Борис Заборов снова в Минске

Вчера в Национальном художественном музее открылась выставка Бориса Заборова. Сложно припомнить, чтобы в Минске так ждали вернисажа. Столько дискутировали о том, почему этого не произошло до сих пор. Так надеялись увидеть наяву, а не в интернете работы мастера, которого сейчас знают везде и все...

Вчера в Национальном художественном музее открылась выставка Бориса Заборова. Сложно припомнить, чтобы в Минске так ждали вернисажа. Столько дискутировали о том, почему этого не произошло до сих пор. Так надеялись увидеть наяву, а не в интернете работы мастера, которого сейчас знают везде и все.


Своей нынешней известности художник добился во Франции, куда уехал почти 30 лет назад из Беларуси. Однако первыми о «возвращении Заборова на родину» заговорили российские журналисты — за последние 15 лет его выставки в Москве и Петербурге стали делом почти привычным. Для первого минского вернисажа потребовались немалые усилия белорусского МИДа при личном участии министра иностранных дел Сергея Мартынова, сотрудничество посольств и годы переговоров... Даже после того, как в экспозиции Национального художественного музея появилась одна из картин Заборова «французского периода», подаренная им землякам, о возможности его большой выставки в Минске еще не везде говорили с полной уверенностью. И все же это сбылось.


Вот парадокс: за последние годы мы успели узнать о Заборове, казалось бы, все. О его детстве, прошедшем среди запахов неотбеленного холста и масляной краски в мастерской отца, Абрама Заборова. О тщеславных юношеских мечтах в Петербургской академии художеств. О любви, заставившей поменять Питер на Московский институт имени Сурикова. И о возвращении в Минск, где он стал весьма успешным книжным графиком, хотя секретариат Союза художников частенько критиковал его слишком уж неприкрытое желание выразить в книжной иллюстрации нечто большее, чем просто иллюстрация. В конце концов именно это желание и вынудило Заборова эмигрировать в Париж, прославило на весь мир и сделало первым из современных художников, чью работу приобрела галерея Уффици. К слову, до этого последним, на кого обратил свое внимание старейший итальянский музей, был Марк Шагал в 1958 году... Мы знаем даже о любви Заборова к рыбалке! Только понять, чем же так впечатляет его искусство, нам было сложно до сих пор. Оставалось верить на слово искусствоведам и счастливцам, видевшим эти картины вживую...
# # # # #
Инструкция к заданию: Перечислите все города, названные в заметке о выставке Бориса Заборова. Каждый город укажите один раз.

Предоставленные данные:
# # # # #
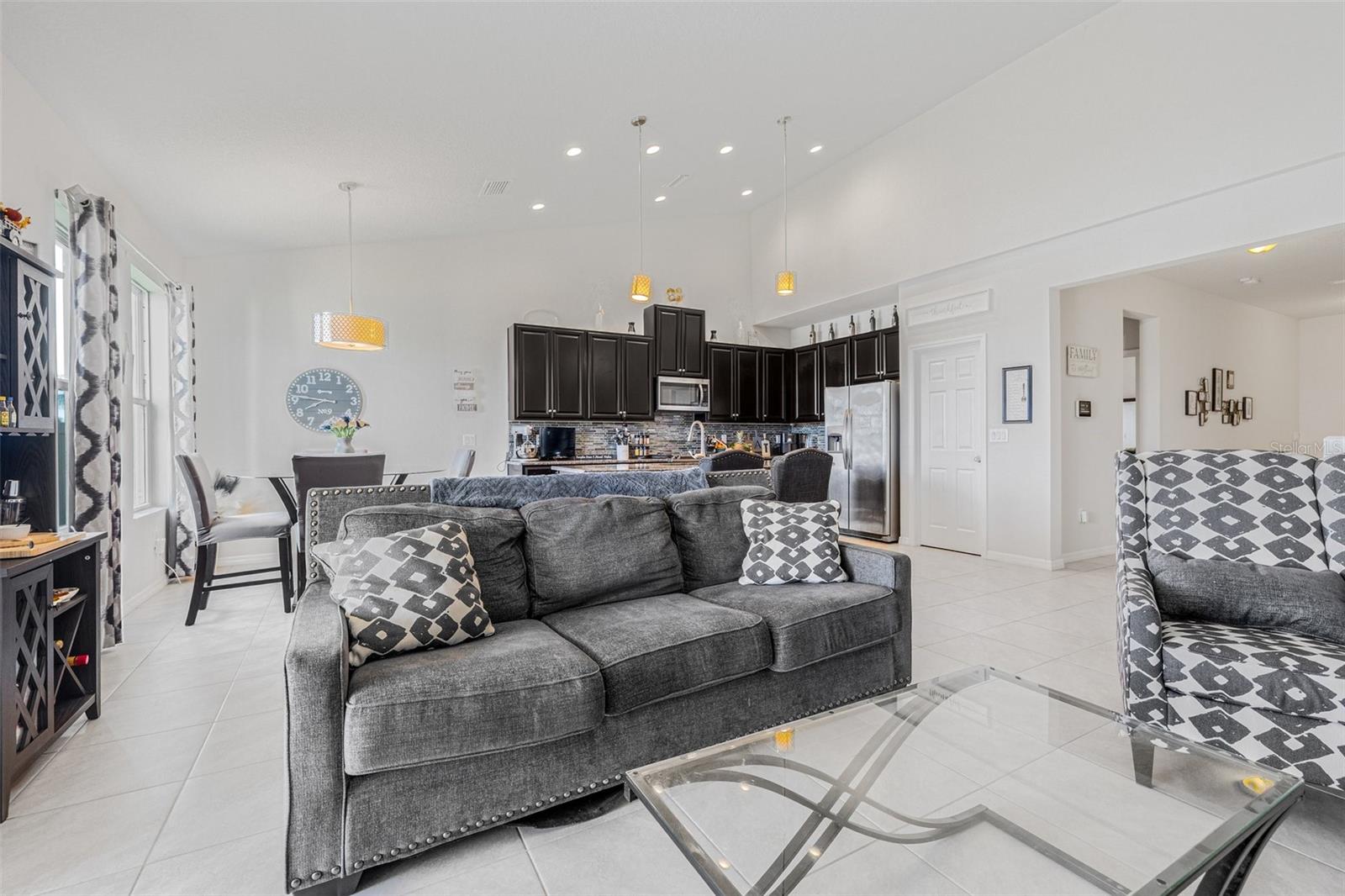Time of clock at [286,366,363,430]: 7:46
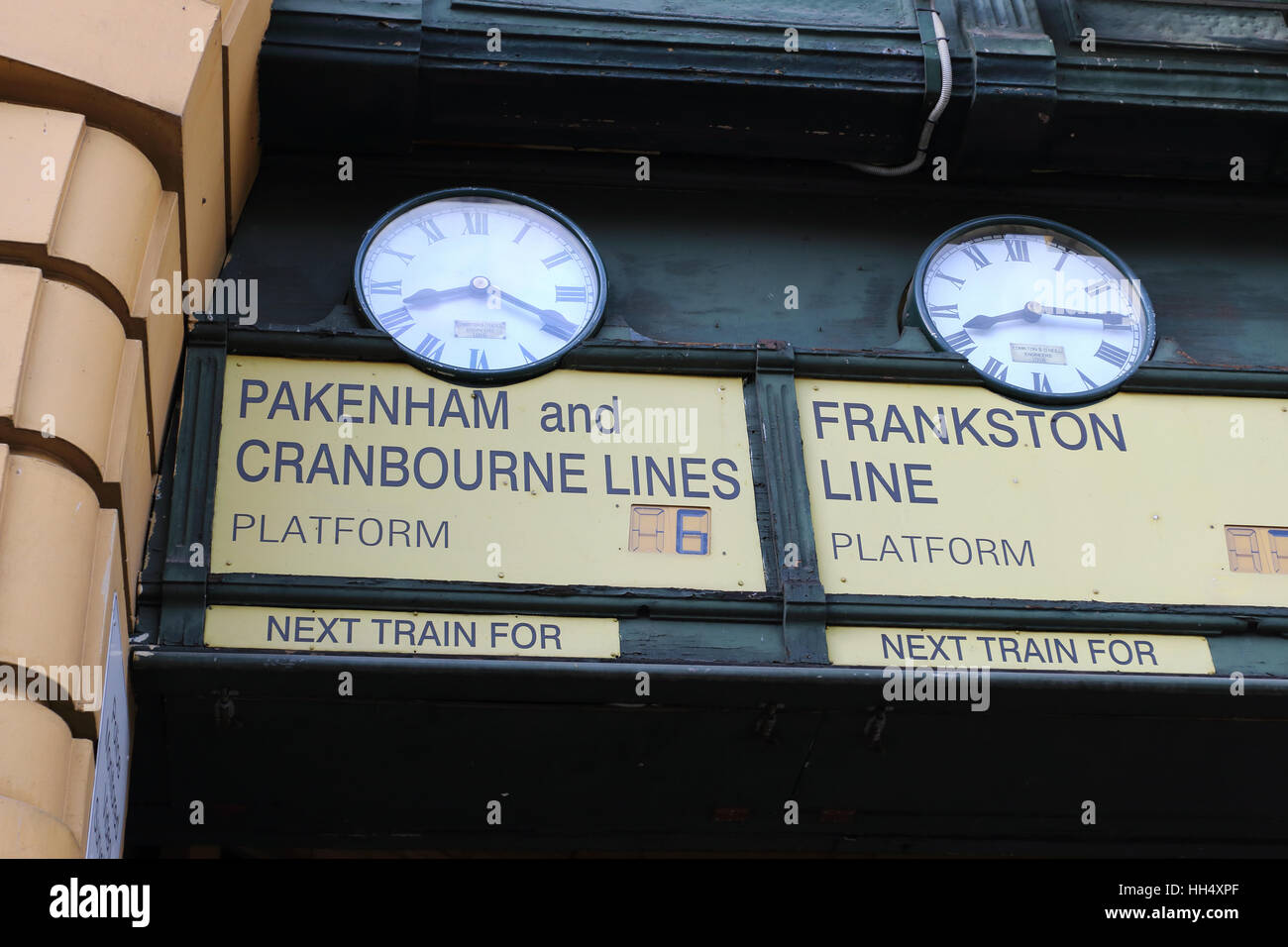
# # # # #
Ответ на задание: Минск, Москва, Петербург, Париж.